§ **Your goal**
Render everything from the line containing "Of the candidates" down to the end of the records as a JSON list of strings, one string per line and no blank lines.

(Spatial data with images)
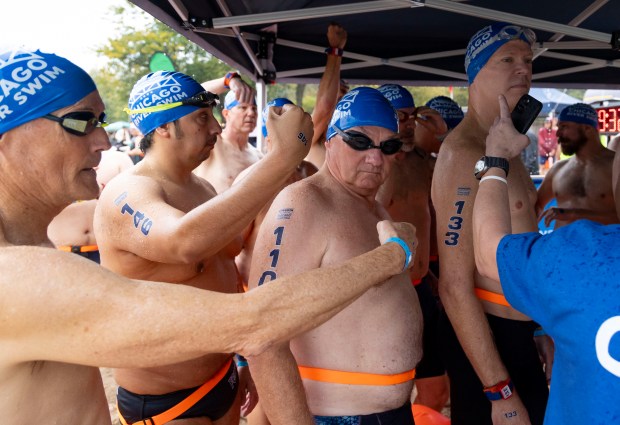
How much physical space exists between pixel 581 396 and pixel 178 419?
6.18 feet

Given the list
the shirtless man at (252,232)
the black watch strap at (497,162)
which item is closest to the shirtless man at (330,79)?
the shirtless man at (252,232)

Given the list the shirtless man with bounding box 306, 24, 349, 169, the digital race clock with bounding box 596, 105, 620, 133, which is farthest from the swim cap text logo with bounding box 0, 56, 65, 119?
the digital race clock with bounding box 596, 105, 620, 133

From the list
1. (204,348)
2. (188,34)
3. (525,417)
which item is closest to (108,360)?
(204,348)

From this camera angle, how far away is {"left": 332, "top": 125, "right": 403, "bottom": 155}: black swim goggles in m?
2.61

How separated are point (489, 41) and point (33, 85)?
2.35 m

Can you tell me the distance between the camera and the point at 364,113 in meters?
2.65

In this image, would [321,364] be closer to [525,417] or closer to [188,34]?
[525,417]

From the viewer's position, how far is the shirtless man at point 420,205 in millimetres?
4234

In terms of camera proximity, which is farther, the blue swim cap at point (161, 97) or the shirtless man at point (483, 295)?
the blue swim cap at point (161, 97)

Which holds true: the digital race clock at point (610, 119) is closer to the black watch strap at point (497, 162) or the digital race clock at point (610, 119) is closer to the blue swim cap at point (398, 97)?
the blue swim cap at point (398, 97)

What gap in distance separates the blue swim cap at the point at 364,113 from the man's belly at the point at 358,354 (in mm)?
791

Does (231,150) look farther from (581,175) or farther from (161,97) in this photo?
(581,175)

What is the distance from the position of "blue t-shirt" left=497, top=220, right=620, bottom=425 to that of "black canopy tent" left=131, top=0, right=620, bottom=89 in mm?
2471

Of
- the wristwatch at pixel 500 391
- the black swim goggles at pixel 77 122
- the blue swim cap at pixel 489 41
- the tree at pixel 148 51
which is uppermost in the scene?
the blue swim cap at pixel 489 41
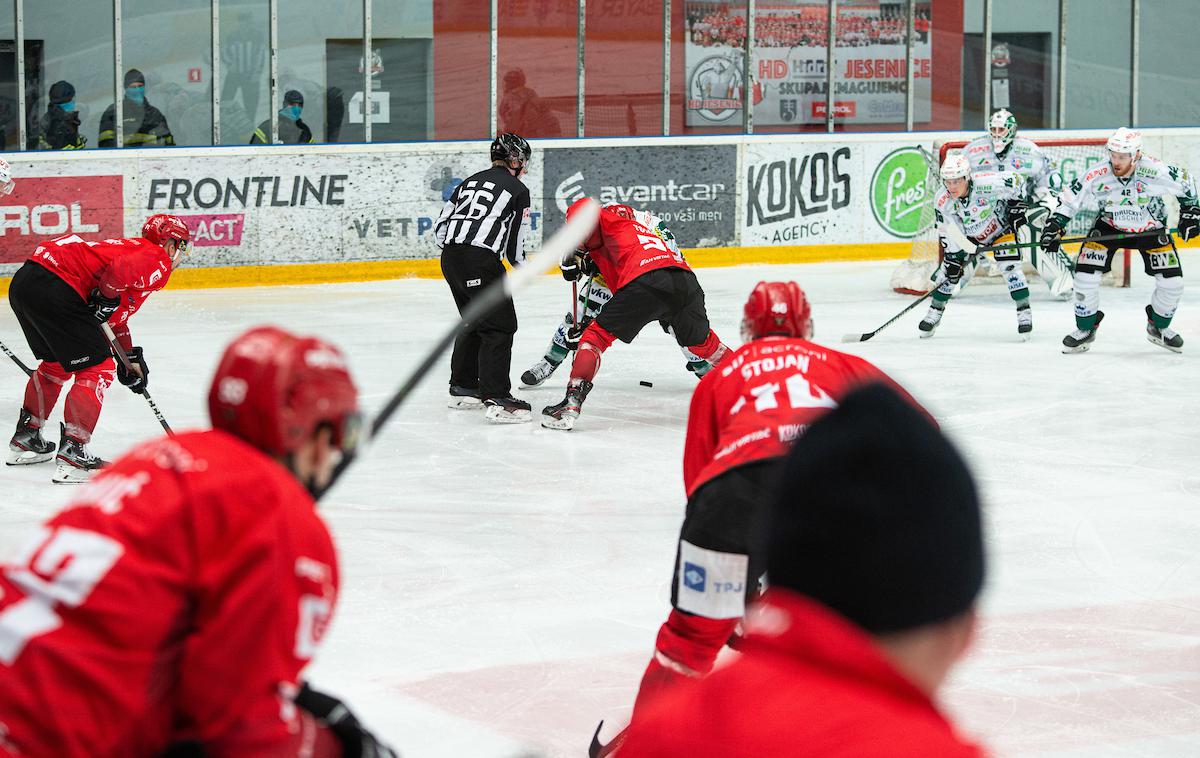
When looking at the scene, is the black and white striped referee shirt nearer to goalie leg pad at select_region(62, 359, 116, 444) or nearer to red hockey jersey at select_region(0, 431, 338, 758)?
goalie leg pad at select_region(62, 359, 116, 444)

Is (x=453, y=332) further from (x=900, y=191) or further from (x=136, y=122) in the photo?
(x=900, y=191)

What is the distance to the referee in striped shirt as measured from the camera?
7168mm

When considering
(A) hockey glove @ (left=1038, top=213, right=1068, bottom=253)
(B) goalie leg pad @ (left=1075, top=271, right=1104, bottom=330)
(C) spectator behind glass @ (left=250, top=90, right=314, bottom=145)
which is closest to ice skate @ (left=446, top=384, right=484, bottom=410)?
(B) goalie leg pad @ (left=1075, top=271, right=1104, bottom=330)

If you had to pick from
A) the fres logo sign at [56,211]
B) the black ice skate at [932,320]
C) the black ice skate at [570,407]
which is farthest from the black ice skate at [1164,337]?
the fres logo sign at [56,211]

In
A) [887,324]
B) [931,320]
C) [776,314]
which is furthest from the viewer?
[931,320]

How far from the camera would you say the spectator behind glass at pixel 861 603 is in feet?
3.47

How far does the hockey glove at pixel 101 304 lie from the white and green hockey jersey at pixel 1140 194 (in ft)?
18.2

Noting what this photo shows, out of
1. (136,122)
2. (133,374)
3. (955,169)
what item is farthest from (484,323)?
(136,122)

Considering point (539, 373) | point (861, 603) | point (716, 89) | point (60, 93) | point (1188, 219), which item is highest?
point (716, 89)

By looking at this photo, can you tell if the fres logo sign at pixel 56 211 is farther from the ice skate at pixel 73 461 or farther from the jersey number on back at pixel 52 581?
the jersey number on back at pixel 52 581

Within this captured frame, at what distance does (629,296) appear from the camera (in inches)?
270

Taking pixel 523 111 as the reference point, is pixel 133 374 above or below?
below

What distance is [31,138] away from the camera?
1146 cm

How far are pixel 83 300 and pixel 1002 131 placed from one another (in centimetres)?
620
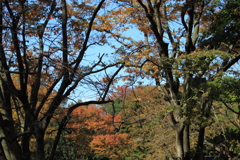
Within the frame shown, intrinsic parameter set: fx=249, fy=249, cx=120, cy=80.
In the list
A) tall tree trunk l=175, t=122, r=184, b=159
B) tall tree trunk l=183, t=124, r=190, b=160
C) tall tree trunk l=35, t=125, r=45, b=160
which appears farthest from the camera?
tall tree trunk l=183, t=124, r=190, b=160

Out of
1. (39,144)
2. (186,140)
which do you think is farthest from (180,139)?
(39,144)

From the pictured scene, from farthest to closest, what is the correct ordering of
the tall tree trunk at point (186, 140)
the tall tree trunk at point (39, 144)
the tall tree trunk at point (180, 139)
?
the tall tree trunk at point (186, 140), the tall tree trunk at point (180, 139), the tall tree trunk at point (39, 144)

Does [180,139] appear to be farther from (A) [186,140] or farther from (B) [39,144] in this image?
(B) [39,144]

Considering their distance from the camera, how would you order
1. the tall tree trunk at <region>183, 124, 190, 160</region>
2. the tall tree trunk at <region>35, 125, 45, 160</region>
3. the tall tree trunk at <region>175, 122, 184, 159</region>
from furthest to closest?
the tall tree trunk at <region>183, 124, 190, 160</region>
the tall tree trunk at <region>175, 122, 184, 159</region>
the tall tree trunk at <region>35, 125, 45, 160</region>

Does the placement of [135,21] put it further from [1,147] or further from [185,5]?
[1,147]

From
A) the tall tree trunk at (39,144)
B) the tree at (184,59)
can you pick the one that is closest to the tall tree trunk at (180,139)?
the tree at (184,59)

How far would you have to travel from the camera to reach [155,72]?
7.28m

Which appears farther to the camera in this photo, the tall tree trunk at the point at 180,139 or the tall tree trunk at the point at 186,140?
the tall tree trunk at the point at 186,140

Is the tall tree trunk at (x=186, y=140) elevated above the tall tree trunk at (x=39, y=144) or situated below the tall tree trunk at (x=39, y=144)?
below

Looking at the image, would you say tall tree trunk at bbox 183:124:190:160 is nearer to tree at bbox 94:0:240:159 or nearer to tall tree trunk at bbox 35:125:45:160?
tree at bbox 94:0:240:159

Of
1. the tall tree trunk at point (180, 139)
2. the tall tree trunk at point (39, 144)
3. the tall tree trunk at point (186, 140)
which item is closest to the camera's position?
the tall tree trunk at point (39, 144)

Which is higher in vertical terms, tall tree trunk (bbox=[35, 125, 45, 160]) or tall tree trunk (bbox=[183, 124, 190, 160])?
tall tree trunk (bbox=[35, 125, 45, 160])

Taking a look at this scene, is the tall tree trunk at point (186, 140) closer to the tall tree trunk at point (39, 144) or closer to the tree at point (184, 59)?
the tree at point (184, 59)

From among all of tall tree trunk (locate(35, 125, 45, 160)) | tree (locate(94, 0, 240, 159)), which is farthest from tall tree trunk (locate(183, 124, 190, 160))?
tall tree trunk (locate(35, 125, 45, 160))
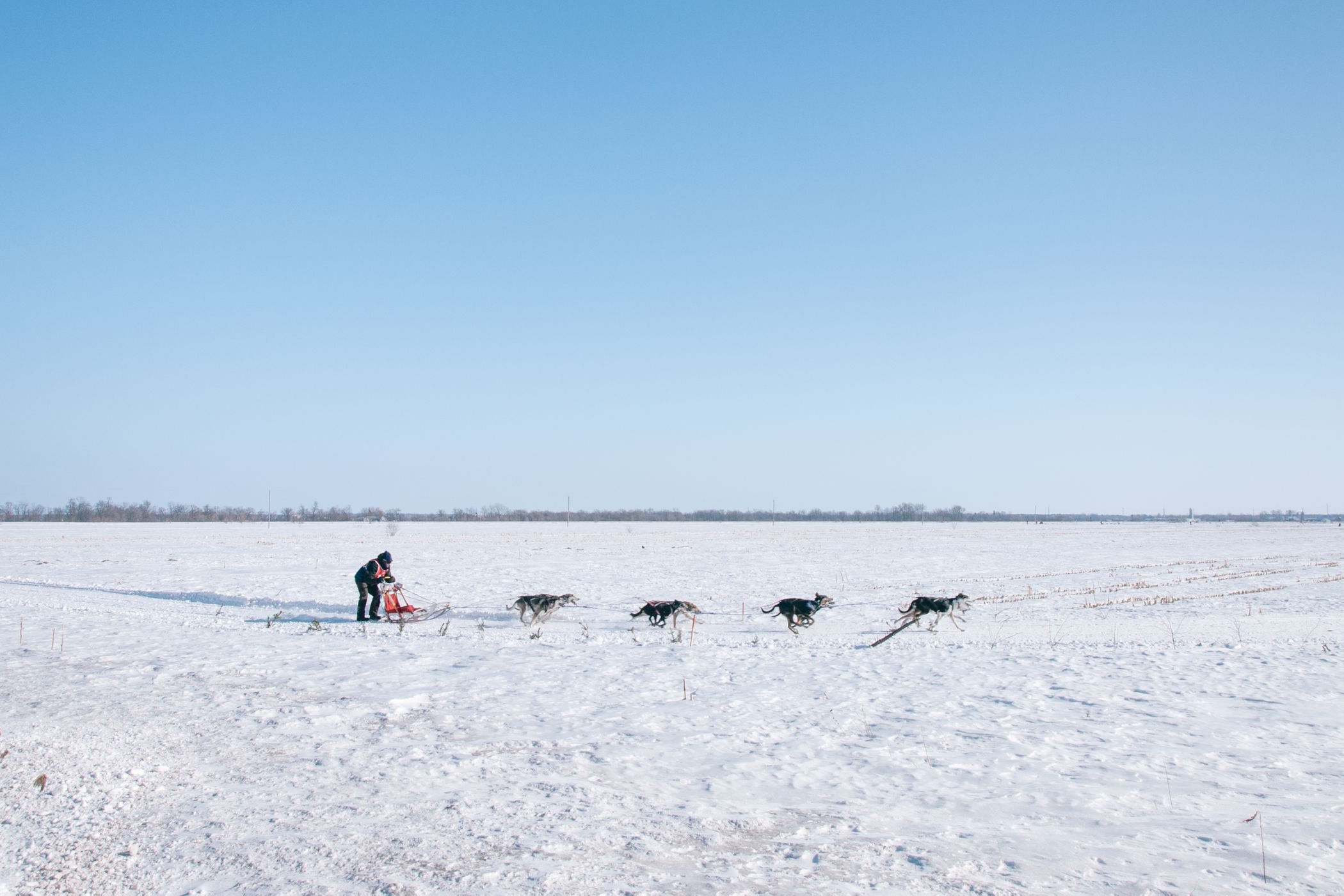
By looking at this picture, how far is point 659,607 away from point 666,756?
9.01 m

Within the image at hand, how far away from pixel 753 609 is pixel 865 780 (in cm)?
1436

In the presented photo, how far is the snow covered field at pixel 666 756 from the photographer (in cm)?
568

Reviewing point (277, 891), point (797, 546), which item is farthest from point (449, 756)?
point (797, 546)

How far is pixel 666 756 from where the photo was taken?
27.0 ft

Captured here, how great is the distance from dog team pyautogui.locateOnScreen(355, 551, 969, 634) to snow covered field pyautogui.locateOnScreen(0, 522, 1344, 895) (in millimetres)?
449

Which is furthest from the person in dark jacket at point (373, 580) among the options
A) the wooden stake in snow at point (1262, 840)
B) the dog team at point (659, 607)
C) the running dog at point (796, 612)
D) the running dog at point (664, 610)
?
the wooden stake in snow at point (1262, 840)

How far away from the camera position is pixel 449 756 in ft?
26.7

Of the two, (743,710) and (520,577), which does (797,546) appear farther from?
(743,710)

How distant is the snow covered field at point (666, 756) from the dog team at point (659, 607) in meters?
0.45

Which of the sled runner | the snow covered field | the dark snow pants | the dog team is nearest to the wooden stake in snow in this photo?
the snow covered field

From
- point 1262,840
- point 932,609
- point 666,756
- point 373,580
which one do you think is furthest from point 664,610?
point 1262,840

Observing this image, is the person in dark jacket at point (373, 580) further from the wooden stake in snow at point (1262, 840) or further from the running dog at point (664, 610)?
the wooden stake in snow at point (1262, 840)

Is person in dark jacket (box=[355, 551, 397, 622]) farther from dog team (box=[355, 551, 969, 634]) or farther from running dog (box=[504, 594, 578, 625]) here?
running dog (box=[504, 594, 578, 625])

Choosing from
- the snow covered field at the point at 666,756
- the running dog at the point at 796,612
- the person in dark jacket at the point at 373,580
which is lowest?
the snow covered field at the point at 666,756
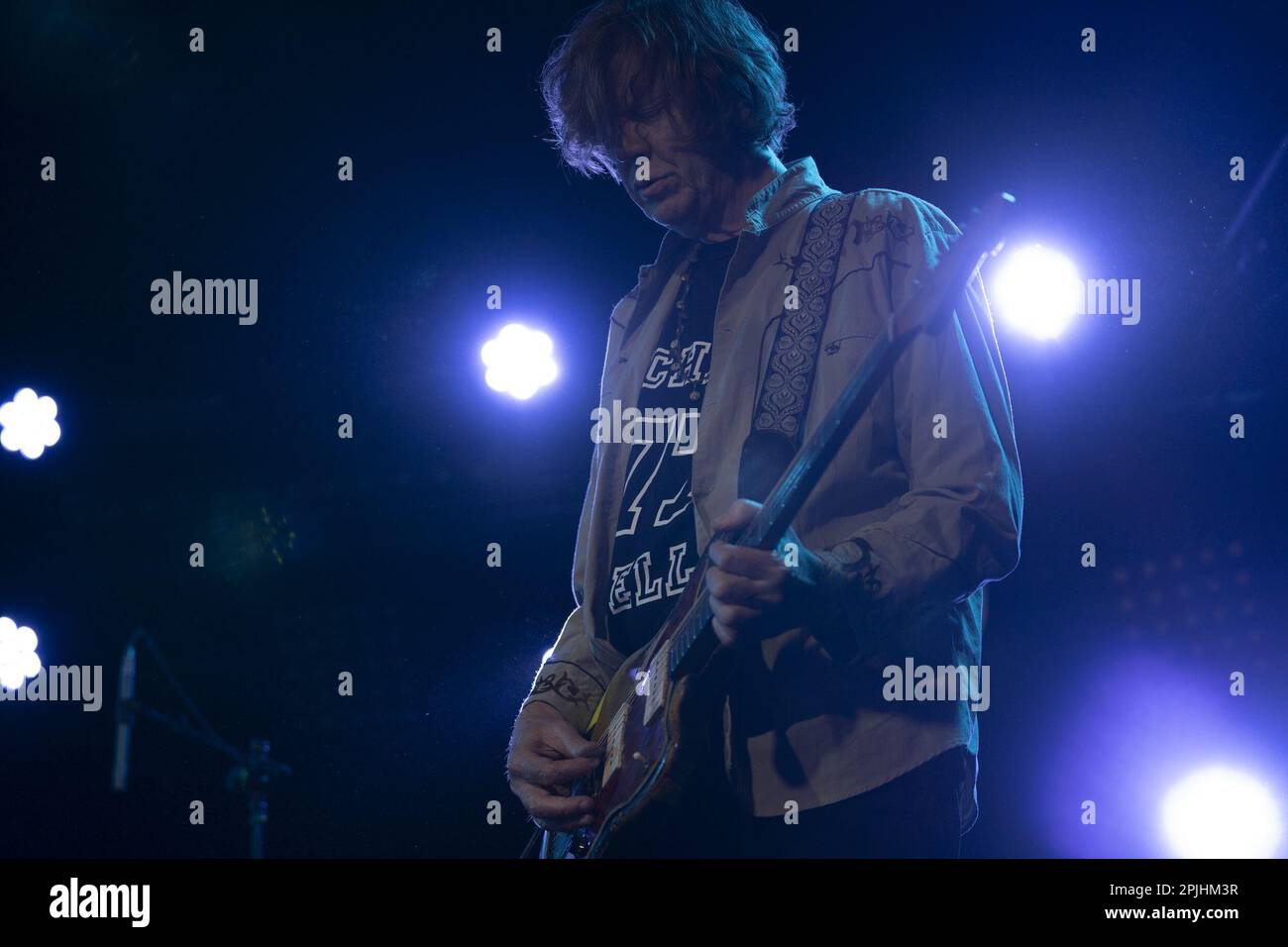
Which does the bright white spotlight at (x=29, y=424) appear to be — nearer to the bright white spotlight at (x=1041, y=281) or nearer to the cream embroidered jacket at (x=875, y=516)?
the cream embroidered jacket at (x=875, y=516)

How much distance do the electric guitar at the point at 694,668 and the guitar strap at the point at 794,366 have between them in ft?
0.18

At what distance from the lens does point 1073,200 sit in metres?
2.59

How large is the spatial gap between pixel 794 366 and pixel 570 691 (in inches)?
29.6

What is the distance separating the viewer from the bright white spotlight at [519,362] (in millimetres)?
2861

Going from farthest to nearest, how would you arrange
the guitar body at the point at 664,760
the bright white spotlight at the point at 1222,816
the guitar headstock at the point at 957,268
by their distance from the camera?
the bright white spotlight at the point at 1222,816
the guitar body at the point at 664,760
the guitar headstock at the point at 957,268

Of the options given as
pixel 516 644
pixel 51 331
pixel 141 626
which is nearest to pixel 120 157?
pixel 51 331

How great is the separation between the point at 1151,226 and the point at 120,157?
2.40 m

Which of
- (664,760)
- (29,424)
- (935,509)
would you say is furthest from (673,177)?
(29,424)

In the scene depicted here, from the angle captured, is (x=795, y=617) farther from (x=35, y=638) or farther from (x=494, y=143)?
(x=35, y=638)

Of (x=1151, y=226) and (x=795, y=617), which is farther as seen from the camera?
(x=1151, y=226)

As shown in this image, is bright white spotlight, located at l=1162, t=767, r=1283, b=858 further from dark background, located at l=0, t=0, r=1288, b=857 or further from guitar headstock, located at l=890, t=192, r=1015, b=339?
guitar headstock, located at l=890, t=192, r=1015, b=339

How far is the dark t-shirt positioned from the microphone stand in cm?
92

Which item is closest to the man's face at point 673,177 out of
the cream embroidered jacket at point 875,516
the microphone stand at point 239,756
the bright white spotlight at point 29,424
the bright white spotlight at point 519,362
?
the cream embroidered jacket at point 875,516

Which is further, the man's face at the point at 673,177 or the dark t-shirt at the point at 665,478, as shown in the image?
the man's face at the point at 673,177
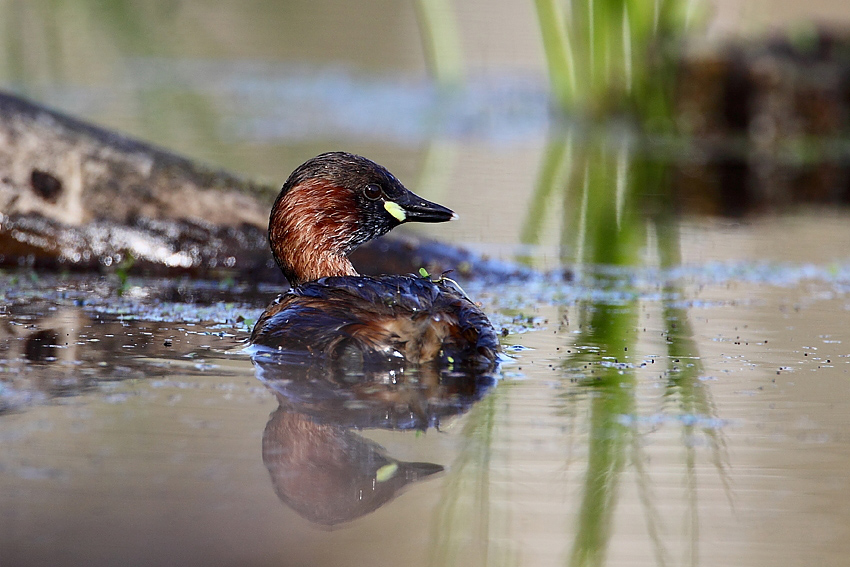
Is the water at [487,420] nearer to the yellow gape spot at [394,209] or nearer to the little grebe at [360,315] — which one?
the little grebe at [360,315]

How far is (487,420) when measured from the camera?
3646 mm

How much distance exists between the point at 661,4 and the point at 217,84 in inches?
265

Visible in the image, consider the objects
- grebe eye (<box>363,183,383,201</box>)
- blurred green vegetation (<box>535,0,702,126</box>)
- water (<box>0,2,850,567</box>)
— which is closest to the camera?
water (<box>0,2,850,567</box>)

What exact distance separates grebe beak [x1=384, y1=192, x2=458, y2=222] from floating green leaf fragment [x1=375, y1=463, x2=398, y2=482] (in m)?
2.11

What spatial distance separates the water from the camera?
275 cm

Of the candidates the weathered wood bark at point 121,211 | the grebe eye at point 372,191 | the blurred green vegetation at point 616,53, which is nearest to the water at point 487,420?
the weathered wood bark at point 121,211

§ **Solution**
[
  "Of the candidates the weathered wood bark at point 121,211 | the grebe eye at point 372,191 | the blurred green vegetation at point 616,53, which is nearest to the water at point 487,420?",
  "the weathered wood bark at point 121,211"
]